Hill fought his charges, arguing that he had not broken any laws, was a victim of unethical employers, and wasn't aware that he had committed fraud.
He was found guilty of conspiracy and paying kickbacks to others and sentenced to 24 months in prison. On appeal, the 11th Circuit of the U.S. Court of Appeals affirmed his conviction but remanded his sentence to the original court. He was ordered to pay $43,000 in restitution -- the amount of money he received for his role -- and sentenced to time already served.
He is now a human resources specialist for a pharmacy chain in Tampa.
The Justice Department declined to comment on its work to prosecute service members involved in the fraud or discuss ongoing investigations.
According to the Defense Health Agency, the Pentagon has been awarded criminal restitution of $85.8 million and civil settlement amounts of $37.7 million to date. In total, more than $280 million has been restored to Tricare.
While work is ongoing, the Justice Department is in a race against the clock, with a five-year statute of limitations on prosecuting fraud against the federal government. Since much of the action occurred in early 2015, federal prosecutors, the Defense Criminal Investigative Service and partner law enforcement agencies have until May 2020 to charge any additional suspects.

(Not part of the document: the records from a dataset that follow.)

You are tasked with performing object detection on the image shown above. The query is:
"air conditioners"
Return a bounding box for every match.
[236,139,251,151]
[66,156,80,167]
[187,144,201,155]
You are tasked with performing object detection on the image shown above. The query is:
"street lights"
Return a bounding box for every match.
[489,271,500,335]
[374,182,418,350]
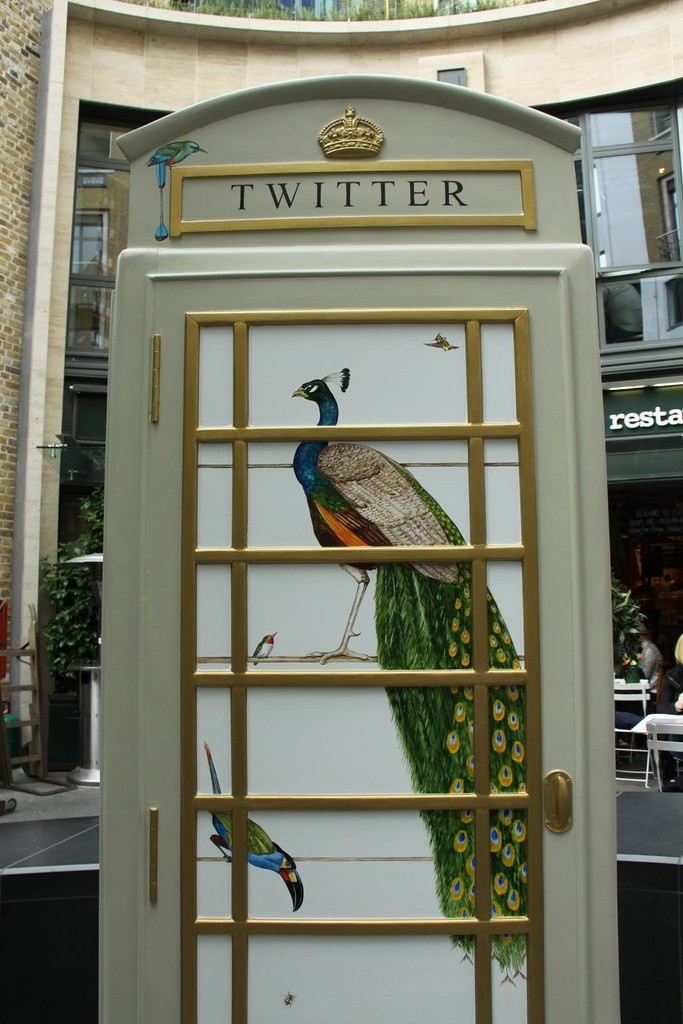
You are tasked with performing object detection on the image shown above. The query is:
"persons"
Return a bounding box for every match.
[614,626,663,730]
[655,633,683,786]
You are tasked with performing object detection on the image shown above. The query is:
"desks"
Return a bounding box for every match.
[631,713,683,788]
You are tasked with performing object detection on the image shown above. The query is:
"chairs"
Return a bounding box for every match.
[614,679,654,783]
[646,722,683,792]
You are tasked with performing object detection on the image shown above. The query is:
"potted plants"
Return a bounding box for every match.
[39,481,104,771]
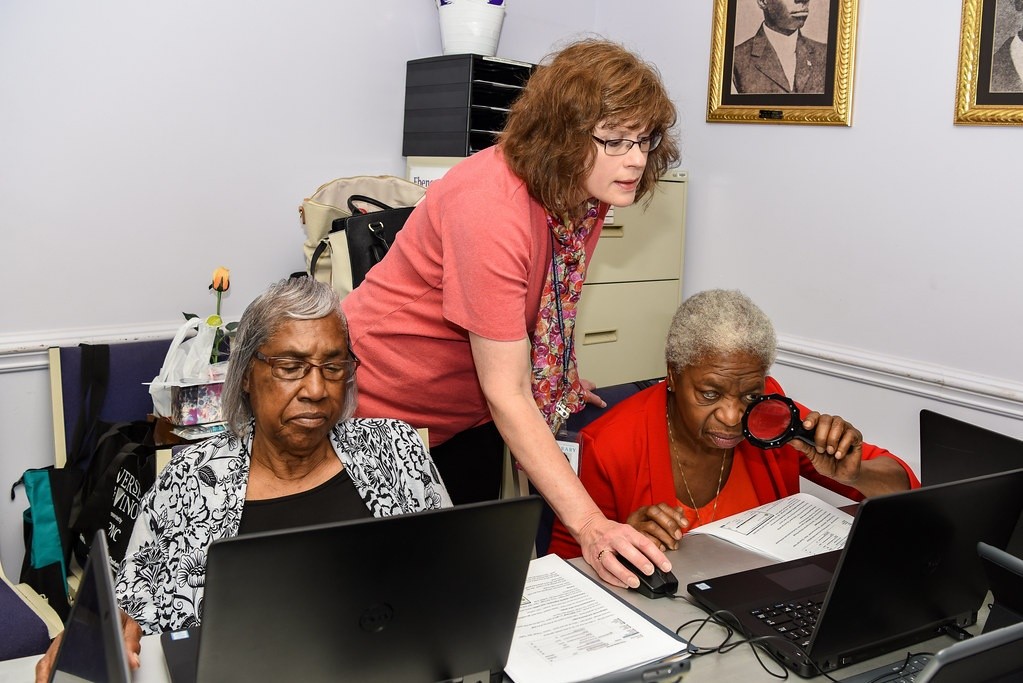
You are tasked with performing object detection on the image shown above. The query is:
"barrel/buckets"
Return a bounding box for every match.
[437,0,506,57]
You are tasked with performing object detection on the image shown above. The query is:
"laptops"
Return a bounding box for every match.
[159,495,545,683]
[685,469,1023,683]
[47,529,132,683]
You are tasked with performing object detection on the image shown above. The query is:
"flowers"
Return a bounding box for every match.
[183,265,240,362]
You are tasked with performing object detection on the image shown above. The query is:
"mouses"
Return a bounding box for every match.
[617,552,679,599]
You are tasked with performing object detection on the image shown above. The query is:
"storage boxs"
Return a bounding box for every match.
[170,384,225,427]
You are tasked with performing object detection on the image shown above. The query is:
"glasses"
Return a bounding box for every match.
[591,135,663,156]
[254,349,362,381]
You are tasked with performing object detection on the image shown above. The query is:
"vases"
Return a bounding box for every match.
[435,0,505,56]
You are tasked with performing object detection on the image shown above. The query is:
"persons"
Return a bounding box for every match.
[340,38,681,590]
[548,289,921,560]
[35,274,453,683]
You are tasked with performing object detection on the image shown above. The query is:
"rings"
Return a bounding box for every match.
[598,549,615,560]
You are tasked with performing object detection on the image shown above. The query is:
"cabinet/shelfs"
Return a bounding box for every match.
[404,156,688,389]
[402,53,540,157]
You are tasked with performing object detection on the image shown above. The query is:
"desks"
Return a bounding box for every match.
[516,504,993,683]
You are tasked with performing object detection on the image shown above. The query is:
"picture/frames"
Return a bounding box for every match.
[953,0,1023,127]
[705,0,859,127]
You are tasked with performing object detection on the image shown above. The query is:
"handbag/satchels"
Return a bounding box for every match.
[147,317,216,417]
[19,417,183,624]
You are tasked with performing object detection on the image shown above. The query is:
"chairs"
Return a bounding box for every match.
[526,377,667,560]
[47,337,430,607]
[0,560,65,662]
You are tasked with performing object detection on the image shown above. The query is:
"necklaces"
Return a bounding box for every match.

The Defense Health Agency encourages anyone who suspects cases of fraud or abuse to report it to the Defense Health Agency Program Integrity Office. Indeed, it was the alarming growth in expensive compounded prescriptions, along with some sharp observers, including a private investigator in California, and Bryan Wheeler, a retired Air Force attorney who worked for the Defense Health Agency, that tipped off federal officials.
While at work one day at DHA Headquarters in Falls Church, Virginia, Wheeler, a Tricare beneficiary, received a phone call notifying him that Tricare would pay for a pain cream that would help with achy joints.
He took notes and notified investigators in the building.
Wheeler said last year that Tricare has shut one door on fraud but continues to battle such activity.
"It's like the metaphor of the old hotel burglar," he told Military Update last year. "There are still people going down the hall, rattling doors."